The situation is accelerating with LLMs. The cost of producing these pdfs continues to decline, and as long as the demand for the pdfs stays strong, we should expect the supply to increase. Everyone agrees that this is a problem.

Well, almost everyone.

If this were a well-functioning economy, demand would eventually be sated. The for-profit corporations running the academic journals at the heart of our enterprise are more than happy to “buy” every single one of these pdfs — because they’ve figured out how to “buy” them from us using our own money.

This “AI revolution” is coming on the tails of another revolution in academic publishing — the move away from subscription-based academic journals to individual articles published “Open Access” in exchange for Article Processing Charges (APCs).

Under the old model, academic libraries paid for printed academic journals to be delivered so that professors and grad students could read them. This was a high-margin business, but there was still a verifiable service being rendered by the publishers: someone had to format, archive and deliver the physical pieces of paper. With the internet, the dead trees became vestigial; the subscriptions were to the online versions of these journals, but they were sold as a package: the libraries had to subscribe to an entire publishers’ catalogue in order for their academic institution to remain competitive.

But this model wasn’t incentive-compatible. Once an academic has published an article, they want it to be read by as many people as possible. And the internet makes it very easy for these pdfs to slip through paywalls. Just like streaming music allowed the big labels to maintain market dominance, the publishing corporations figured out a new model: Open Access. Who could possibly be against Open Access!

Some journals became entirely Open Access, moving 100% to the Article Processing Charge model where the authors pay up front and then the pdf is put on the internet for free. The model comes out of the hard sciences — like all metascience reforms, it makes the most sense in the context in which it was developed. Natural sciences have to get massive grants to actually conduct the research, so the cost of the APC is a rounding error. For social scientists and especially humanities disciplines where the work costs very little or nothing, the APCs represent a massive cost. Even worse, some of the journals are “double dipping” by offering individual authors the right to publish their work open access in exchange for an APC but still charging subscription fees to access the rest of the articles published in those journals — the so-called “hybrid model.”

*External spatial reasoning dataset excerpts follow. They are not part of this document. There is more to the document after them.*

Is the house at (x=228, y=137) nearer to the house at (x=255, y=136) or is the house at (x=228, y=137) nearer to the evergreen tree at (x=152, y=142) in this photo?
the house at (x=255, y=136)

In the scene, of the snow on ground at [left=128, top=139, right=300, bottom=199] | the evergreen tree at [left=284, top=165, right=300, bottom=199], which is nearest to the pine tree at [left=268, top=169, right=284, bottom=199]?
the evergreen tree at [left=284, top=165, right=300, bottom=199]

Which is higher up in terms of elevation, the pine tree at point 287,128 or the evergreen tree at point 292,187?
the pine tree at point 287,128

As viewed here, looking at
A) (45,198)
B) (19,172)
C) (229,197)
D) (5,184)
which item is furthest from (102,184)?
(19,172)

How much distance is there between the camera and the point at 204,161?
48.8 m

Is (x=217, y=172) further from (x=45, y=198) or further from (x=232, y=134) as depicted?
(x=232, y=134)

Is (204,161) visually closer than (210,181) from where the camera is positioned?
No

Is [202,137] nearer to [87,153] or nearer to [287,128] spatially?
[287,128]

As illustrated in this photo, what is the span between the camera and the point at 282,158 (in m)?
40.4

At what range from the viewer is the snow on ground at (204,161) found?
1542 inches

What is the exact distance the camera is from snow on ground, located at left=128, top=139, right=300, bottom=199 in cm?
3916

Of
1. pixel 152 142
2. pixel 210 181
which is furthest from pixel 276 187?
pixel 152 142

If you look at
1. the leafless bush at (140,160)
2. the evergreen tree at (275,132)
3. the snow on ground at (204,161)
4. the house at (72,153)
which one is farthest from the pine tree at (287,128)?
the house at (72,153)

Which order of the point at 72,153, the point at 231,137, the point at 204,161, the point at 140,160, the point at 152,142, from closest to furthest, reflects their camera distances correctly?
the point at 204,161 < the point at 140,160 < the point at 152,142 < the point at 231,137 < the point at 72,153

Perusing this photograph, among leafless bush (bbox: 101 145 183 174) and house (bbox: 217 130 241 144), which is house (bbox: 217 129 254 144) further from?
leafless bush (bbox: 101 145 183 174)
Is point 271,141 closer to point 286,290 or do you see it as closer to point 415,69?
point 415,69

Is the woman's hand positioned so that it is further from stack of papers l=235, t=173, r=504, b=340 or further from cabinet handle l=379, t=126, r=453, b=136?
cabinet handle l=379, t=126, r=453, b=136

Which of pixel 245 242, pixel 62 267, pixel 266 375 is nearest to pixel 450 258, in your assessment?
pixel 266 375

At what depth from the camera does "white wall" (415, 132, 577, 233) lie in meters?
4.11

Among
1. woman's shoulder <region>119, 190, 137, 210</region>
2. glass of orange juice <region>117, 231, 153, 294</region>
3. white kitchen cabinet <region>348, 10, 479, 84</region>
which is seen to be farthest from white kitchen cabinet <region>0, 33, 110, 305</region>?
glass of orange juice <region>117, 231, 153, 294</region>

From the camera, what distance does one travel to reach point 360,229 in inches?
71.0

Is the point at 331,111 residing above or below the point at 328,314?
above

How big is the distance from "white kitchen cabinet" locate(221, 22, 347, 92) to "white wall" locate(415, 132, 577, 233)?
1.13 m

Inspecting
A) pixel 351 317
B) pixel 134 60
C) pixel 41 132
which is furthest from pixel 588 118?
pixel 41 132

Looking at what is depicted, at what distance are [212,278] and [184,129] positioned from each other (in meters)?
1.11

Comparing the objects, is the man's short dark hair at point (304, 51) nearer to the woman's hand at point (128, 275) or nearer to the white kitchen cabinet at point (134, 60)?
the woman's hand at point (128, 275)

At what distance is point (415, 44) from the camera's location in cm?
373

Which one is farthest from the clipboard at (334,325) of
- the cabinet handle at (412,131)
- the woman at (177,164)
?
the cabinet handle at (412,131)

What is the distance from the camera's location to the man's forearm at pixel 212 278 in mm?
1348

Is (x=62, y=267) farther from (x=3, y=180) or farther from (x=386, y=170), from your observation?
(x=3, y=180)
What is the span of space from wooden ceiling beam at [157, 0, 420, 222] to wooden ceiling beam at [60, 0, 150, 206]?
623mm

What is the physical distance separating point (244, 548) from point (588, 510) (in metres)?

It’s worth noting that none of this money is necessary. Academics could decide to cut out for-profit journals entirely, to put our own pdfs online ourselves. The Journal of Machine Learning Research did it:

The journal was established as an open-access alternative to the journal Machine Learning. In 2001, forty editorial board members of Machine Learning resigned, saying that in the era of the Internet, it was detrimental for researchers to continue publishing their papers in expensive journals with pay-access archives. The open access model employed by the Journal of Machine Learning Research allows authors to publish articles for free and retain copyright, while archives are freely available online.

The journal I co-founded does it:

JQD:DM is a diamond access, double-blind peer-reviewed scholarly journal hosted on the University of Zurich’s HOPE platform. We do not require article processing charges (APCs), and articles are available to access for free (CC BY-NC-ND 4.0).

The journal publishes quantitative descriptive social science. It does not publish research that makes causal claims.

The Journal of Trial and Error does it — and they even published a handy guide for setting up your own diamond open access journal online.

But the absurdity of for-profit academic publishing has been obvious for decades. Academics are complacent — and there enough academics in pivotal positions getting a few crumbs from these academic publishers — so the system perpetuates itself. Fine. These are messy, complex systems and it’s naive to think that changing them will be easy.

Which actors want more pdfs in circulation? The ones getting paid $1,500 or $3,450 or $12,290 a pop.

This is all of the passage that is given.